--- Start ---

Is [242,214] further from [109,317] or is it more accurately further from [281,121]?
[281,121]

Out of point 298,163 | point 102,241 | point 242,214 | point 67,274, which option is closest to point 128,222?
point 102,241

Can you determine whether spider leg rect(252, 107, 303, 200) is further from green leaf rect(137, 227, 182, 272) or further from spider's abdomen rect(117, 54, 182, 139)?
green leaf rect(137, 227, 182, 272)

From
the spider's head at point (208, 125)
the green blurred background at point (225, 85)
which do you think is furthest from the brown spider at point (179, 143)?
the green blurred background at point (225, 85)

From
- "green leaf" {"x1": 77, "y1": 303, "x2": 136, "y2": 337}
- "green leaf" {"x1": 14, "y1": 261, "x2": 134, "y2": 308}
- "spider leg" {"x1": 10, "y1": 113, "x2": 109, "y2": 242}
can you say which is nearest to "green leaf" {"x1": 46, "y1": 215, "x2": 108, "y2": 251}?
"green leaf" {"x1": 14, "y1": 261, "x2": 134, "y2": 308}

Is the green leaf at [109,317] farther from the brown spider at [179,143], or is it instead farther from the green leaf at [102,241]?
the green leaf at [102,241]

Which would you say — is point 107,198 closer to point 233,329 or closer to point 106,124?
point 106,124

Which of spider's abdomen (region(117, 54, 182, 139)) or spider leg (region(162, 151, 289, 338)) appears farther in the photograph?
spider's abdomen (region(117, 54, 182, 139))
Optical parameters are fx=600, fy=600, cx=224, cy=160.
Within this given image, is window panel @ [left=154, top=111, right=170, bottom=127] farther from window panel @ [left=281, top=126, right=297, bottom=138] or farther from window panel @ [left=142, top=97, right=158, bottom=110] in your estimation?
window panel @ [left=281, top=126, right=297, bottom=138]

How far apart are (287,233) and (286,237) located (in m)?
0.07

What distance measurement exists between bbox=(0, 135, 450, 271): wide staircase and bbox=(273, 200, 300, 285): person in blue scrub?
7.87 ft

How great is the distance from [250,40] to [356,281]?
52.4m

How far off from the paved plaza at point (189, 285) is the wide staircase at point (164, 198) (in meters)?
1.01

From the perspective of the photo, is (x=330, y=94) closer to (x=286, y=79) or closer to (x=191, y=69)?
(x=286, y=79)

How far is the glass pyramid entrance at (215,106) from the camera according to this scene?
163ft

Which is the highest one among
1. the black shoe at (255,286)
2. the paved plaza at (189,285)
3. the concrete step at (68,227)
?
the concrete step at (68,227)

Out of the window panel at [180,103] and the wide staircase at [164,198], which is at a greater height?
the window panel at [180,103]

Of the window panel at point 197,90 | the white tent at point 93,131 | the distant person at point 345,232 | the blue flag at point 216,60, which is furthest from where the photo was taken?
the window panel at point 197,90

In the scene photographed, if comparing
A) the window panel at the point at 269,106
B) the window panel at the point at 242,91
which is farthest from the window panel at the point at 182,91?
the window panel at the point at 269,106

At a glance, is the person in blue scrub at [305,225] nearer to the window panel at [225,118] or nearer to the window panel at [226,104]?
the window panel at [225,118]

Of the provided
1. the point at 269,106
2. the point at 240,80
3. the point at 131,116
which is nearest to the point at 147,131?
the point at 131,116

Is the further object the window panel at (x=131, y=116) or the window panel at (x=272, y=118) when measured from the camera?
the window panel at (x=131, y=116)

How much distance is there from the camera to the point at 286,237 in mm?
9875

--- End ---

● **The task**
Rewrite all of the data above as a numbered list, one line per item, omitting the blank lines.

● **Answer in full**
1. Is [242,214] further from [109,317] or is it more accurately further from [281,121]?
2. [281,121]
3. Out of point 298,163 | point 102,241 | point 242,214 | point 67,274, which option is closest to point 128,222?
4. point 102,241
5. Can you determine whether spider leg rect(252, 107, 303, 200) is further from green leaf rect(137, 227, 182, 272) or further from spider's abdomen rect(117, 54, 182, 139)?
6. green leaf rect(137, 227, 182, 272)
7. From
8. the spider's head at point (208, 125)
9. the green blurred background at point (225, 85)
10. which do you think is furthest from the brown spider at point (179, 143)?
11. the green blurred background at point (225, 85)
12. From
13. - "green leaf" {"x1": 77, "y1": 303, "x2": 136, "y2": 337}
14. - "green leaf" {"x1": 14, "y1": 261, "x2": 134, "y2": 308}
15. - "spider leg" {"x1": 10, "y1": 113, "x2": 109, "y2": 242}
16. can you say which is nearest to "green leaf" {"x1": 46, "y1": 215, "x2": 108, "y2": 251}?
17. "green leaf" {"x1": 14, "y1": 261, "x2": 134, "y2": 308}
18. Is the green leaf at [109,317] farther from the brown spider at [179,143], or is it instead farther from the green leaf at [102,241]?
19. the green leaf at [102,241]
20. Which would you say — is point 107,198 closer to point 233,329 or closer to point 106,124?
21. point 106,124
22. Which of spider's abdomen (region(117, 54, 182, 139)) or spider leg (region(162, 151, 289, 338)) appears farther in the photograph?
23. spider's abdomen (region(117, 54, 182, 139))
24. Optical parameters are fx=600, fy=600, cx=224, cy=160.
25. Within this given image, is window panel @ [left=154, top=111, right=170, bottom=127] farther from window panel @ [left=281, top=126, right=297, bottom=138] or farther from window panel @ [left=142, top=97, right=158, bottom=110] in your estimation?
26. window panel @ [left=281, top=126, right=297, bottom=138]
27. How far apart are (287,233) and (286,237) located (in m)?
28. 0.07
29. What distance measurement exists between bbox=(0, 135, 450, 271): wide staircase and bbox=(273, 200, 300, 285): person in blue scrub?
30. 7.87 ft
31. How great is the distance from [250,40] to [356,281]?
32. 52.4m
33. How far off from the paved plaza at point (189, 285) is the wide staircase at point (164, 198) (in meters)?
34. 1.01
35. From the perspective of the photo, is (x=330, y=94) closer to (x=286, y=79) or closer to (x=191, y=69)?
36. (x=286, y=79)
37. How far is the glass pyramid entrance at (215,106) from the camera according to this scene?
38. 163ft
39. Which is the highest one among
40. 1. the black shoe at (255,286)
41. 2. the paved plaza at (189,285)
42. 3. the concrete step at (68,227)
43. ?
44. the concrete step at (68,227)
45. Out of the window panel at [180,103] and the wide staircase at [164,198], which is at a greater height?
46. the window panel at [180,103]
47. Of the window panel at point 197,90 | the white tent at point 93,131 | the distant person at point 345,232 | the blue flag at point 216,60, which is furthest from where the photo was taken?
48. the window panel at point 197,90
49. In the scene photographed, if comparing
50. A) the window panel at the point at 269,106
51. B) the window panel at the point at 242,91
52. which is farthest from the window panel at the point at 182,91?
53. the window panel at the point at 269,106
54. At a glance, is the person in blue scrub at [305,225] nearer to the window panel at [225,118] or nearer to the window panel at [226,104]?
55. the window panel at [225,118]
56. Of the provided
57. 1. the point at 269,106
58. 2. the point at 240,80
59. 3. the point at 131,116
60. which is nearest to the point at 147,131?
61. the point at 131,116
62. Is the further object the window panel at (x=131, y=116) or the window panel at (x=272, y=118) when measured from the camera?
63. the window panel at (x=131, y=116)
64. How much distance is there from the camera to the point at 286,237 in mm?
65. 9875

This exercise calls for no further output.